Gerade hier, in den letzten bleibt die Frage offen, ob die DB Cargo den Schritt wagen wird, die Struktur zu reformieren oder ob sie sich in den traditionsbeladenen Wegen verliert. In der alles entscheidenden Zeit, in der Entscheidungen getroffen werden müssen, ist das menschliche Element oft das, was am wenigsten berücksichtigt wird. Ein Mitarbeiter, der eines Morgens in die Halle kommt und die Auswirkung der Restrukturierung spürt – das ist das unsichtbare Kapital, das letztendlich verloren gehen könnte.
Es herrscht ein Gefühl des Wartens, in dem jeder Moment über das Schicksal von Tausenden entscheidet. Während die Züge auf den Gleisen abfahren, bleibt die Frage im Raum: Wie lange kann sich die DB Cargo noch auf den Gleisen halten?
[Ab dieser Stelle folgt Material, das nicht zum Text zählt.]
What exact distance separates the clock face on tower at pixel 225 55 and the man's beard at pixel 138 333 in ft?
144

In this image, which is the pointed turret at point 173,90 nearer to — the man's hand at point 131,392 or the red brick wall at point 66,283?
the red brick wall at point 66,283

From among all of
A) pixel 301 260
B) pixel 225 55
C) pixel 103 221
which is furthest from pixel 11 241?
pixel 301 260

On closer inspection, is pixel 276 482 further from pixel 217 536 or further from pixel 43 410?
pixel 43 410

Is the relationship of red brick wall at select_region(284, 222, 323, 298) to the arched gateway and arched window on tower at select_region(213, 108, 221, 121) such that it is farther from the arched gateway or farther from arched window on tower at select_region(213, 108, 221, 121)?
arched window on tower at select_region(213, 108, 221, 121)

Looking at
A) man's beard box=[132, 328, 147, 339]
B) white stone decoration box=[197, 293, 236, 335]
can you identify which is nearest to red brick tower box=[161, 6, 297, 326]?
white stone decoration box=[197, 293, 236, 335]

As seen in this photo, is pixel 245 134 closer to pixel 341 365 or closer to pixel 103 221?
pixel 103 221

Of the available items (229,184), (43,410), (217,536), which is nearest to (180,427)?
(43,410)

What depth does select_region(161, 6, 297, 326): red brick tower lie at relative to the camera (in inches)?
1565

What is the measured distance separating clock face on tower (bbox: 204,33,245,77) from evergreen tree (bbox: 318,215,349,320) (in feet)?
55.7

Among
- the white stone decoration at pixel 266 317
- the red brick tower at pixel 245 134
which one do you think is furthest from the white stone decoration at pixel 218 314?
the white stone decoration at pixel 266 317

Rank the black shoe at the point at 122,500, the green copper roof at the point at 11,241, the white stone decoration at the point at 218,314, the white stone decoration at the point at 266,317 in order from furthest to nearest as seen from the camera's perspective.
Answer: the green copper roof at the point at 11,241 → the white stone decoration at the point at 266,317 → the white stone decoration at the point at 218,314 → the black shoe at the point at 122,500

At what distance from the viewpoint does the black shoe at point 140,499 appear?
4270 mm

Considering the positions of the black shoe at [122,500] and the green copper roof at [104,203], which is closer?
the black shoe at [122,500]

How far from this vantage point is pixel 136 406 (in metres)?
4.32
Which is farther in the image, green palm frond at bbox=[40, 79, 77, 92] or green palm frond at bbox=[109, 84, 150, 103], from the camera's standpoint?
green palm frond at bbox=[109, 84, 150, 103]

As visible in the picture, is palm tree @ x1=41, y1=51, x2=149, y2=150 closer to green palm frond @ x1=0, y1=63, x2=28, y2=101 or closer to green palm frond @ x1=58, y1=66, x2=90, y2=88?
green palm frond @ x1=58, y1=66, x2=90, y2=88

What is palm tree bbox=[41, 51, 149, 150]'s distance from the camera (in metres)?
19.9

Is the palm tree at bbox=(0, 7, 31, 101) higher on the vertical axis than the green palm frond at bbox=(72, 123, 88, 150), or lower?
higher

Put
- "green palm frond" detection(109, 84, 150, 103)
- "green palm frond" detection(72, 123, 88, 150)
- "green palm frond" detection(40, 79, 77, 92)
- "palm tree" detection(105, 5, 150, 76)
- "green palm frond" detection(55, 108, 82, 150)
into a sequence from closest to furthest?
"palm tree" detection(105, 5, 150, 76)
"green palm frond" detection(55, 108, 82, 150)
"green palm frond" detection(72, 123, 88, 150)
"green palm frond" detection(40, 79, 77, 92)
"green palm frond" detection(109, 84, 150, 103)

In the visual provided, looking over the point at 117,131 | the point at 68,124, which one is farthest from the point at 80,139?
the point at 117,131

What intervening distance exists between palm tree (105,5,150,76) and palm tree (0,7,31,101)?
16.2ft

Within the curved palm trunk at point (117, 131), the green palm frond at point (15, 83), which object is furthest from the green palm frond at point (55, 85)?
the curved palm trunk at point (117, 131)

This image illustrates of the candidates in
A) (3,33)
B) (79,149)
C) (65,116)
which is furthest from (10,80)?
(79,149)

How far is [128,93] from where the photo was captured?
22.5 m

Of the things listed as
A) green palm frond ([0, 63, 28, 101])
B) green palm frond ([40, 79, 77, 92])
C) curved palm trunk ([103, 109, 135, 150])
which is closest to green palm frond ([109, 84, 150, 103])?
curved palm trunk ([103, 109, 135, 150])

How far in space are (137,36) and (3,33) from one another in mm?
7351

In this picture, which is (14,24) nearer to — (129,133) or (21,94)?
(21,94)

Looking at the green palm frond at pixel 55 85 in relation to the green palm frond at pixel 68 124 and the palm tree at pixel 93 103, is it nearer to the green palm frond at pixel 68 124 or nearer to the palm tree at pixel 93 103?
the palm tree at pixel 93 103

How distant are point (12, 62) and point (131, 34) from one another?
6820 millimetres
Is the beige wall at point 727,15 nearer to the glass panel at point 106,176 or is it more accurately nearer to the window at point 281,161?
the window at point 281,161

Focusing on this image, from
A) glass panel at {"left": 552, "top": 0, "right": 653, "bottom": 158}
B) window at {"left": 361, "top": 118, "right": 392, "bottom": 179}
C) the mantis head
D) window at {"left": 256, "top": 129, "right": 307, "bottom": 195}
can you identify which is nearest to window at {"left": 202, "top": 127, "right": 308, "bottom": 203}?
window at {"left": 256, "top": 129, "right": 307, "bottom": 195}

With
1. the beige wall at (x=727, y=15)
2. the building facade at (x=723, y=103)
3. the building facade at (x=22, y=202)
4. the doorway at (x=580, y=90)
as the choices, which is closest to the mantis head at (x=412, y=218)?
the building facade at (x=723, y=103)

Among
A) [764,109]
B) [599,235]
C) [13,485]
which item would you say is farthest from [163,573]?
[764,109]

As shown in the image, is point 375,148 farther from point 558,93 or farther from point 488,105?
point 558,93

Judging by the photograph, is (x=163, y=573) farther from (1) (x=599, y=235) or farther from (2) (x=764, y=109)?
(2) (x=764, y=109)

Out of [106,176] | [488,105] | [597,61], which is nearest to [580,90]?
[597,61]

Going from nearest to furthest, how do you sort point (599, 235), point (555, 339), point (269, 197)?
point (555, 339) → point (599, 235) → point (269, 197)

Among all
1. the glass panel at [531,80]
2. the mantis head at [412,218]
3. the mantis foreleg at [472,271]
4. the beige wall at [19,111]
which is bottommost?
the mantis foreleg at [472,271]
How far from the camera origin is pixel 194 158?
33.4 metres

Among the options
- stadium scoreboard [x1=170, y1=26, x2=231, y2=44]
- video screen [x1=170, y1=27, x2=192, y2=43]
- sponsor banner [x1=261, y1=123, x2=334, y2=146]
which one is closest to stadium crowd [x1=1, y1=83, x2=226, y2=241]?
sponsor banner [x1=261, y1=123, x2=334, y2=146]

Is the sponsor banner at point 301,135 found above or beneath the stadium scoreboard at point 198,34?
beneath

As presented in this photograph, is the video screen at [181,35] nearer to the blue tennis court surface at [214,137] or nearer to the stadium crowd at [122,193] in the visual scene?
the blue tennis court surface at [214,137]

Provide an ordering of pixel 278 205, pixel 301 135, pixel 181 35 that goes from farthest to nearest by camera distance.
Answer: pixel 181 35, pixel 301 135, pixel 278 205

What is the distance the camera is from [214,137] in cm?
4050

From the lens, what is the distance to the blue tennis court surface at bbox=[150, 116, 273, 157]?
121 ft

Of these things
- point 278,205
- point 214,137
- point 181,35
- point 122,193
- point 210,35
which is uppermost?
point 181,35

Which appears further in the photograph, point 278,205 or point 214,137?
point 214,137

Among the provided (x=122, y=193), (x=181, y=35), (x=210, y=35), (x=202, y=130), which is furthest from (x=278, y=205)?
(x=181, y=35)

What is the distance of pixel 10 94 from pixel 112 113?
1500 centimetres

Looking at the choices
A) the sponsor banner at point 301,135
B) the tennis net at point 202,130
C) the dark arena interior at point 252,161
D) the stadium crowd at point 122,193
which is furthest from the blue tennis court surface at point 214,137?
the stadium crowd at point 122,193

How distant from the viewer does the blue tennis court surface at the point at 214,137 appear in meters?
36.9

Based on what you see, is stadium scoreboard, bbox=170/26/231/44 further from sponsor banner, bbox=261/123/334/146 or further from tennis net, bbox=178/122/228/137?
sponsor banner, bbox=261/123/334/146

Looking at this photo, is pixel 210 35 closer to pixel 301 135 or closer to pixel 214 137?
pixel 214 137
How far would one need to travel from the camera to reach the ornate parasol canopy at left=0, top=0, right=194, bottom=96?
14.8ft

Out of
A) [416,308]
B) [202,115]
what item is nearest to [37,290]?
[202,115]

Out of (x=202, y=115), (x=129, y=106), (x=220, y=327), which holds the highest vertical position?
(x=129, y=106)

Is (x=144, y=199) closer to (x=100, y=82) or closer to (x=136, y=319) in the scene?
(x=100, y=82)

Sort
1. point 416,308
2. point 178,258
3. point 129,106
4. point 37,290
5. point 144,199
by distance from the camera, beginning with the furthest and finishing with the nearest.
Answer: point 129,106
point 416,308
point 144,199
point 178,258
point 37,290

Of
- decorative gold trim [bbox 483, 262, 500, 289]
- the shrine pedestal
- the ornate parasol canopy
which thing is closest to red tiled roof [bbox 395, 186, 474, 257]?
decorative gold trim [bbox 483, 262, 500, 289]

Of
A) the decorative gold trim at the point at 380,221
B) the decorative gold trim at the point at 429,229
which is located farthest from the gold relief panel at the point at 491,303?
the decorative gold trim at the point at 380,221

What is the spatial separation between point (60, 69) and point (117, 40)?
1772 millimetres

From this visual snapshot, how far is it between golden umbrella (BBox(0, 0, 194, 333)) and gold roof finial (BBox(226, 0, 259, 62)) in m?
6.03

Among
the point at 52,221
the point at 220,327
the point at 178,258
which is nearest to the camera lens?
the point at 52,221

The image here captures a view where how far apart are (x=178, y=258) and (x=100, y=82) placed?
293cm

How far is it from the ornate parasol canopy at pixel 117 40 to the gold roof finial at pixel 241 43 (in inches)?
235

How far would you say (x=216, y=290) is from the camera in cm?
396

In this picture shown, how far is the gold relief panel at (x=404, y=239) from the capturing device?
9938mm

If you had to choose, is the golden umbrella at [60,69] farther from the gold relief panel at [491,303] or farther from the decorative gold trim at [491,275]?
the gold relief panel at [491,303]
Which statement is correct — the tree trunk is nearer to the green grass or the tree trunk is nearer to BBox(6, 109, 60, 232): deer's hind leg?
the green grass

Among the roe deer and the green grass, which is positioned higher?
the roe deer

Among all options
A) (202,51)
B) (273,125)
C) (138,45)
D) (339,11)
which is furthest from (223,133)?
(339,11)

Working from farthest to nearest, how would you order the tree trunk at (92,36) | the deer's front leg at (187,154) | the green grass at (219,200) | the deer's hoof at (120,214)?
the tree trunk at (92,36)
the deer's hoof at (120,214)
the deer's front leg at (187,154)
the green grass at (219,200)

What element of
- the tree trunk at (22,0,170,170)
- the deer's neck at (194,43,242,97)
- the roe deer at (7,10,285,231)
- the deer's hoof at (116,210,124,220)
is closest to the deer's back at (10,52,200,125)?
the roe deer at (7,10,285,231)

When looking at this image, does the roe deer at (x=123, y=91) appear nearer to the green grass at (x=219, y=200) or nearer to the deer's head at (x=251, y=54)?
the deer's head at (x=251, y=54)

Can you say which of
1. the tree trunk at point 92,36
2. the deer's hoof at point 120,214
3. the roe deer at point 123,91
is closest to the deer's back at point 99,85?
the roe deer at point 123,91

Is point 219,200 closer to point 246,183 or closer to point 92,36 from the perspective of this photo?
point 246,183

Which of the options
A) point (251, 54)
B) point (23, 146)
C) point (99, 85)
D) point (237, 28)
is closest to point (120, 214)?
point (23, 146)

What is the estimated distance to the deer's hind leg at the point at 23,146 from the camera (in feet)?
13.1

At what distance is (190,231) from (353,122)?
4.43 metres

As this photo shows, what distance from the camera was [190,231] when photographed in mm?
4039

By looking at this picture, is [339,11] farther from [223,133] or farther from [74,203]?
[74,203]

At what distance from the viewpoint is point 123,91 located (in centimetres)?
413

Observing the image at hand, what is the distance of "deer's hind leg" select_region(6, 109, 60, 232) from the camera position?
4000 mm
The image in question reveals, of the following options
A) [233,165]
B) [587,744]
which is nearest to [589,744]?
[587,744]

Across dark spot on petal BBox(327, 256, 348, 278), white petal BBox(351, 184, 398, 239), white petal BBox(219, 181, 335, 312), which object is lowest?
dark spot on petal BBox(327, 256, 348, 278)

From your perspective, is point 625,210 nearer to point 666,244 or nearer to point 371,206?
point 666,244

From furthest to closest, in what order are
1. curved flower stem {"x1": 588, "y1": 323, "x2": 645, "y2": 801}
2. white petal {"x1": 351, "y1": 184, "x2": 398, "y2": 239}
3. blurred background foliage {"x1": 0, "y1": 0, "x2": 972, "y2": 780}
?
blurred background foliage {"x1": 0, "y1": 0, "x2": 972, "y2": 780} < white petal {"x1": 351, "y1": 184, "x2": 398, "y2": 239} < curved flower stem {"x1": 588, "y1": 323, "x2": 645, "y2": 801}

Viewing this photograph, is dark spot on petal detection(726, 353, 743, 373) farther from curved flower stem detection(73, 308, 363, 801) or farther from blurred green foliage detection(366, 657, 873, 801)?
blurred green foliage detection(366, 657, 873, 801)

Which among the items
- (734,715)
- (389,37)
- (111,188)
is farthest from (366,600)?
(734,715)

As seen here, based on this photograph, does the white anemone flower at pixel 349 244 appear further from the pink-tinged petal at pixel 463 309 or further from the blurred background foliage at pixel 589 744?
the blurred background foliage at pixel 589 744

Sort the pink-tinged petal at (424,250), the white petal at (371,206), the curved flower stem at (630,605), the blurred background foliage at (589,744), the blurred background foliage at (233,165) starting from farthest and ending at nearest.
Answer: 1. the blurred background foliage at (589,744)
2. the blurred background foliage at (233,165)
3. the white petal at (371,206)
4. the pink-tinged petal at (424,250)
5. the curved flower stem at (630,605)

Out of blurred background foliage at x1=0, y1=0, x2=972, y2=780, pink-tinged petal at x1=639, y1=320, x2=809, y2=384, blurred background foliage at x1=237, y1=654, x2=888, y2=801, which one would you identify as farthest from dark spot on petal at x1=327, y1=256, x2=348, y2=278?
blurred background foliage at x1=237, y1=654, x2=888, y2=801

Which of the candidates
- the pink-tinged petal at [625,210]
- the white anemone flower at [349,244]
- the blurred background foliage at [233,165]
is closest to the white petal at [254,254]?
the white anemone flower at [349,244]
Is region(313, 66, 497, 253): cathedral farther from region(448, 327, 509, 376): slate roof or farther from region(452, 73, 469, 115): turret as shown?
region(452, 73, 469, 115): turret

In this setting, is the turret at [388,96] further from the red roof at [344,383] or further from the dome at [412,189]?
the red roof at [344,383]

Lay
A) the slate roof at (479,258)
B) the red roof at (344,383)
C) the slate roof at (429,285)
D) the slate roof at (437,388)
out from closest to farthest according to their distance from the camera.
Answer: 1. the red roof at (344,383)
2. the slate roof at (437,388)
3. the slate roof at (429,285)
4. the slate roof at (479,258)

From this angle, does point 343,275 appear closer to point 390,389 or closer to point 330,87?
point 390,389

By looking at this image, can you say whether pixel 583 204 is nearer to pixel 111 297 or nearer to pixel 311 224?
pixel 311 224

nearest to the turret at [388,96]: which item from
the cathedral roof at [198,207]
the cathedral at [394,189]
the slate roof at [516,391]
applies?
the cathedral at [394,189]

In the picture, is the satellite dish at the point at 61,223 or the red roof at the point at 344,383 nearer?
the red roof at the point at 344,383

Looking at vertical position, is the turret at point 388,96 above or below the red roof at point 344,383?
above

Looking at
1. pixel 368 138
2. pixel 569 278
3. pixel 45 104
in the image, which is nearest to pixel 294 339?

Und was wird mit all den Menschen, jeglichem Lebens, das sich durch die Schienen erstreckt, wenn das Unternehmen sich entscheidet, diese Schienen zu verlassen? In der Hallenluft schwingt die Unsicherheit der Zukunft mit, und während der letzte Zug der Nacht pahnt, ist das Licht der Hoffnung in den Gesichtern hinter den Maschinen sichtlich gedämpft.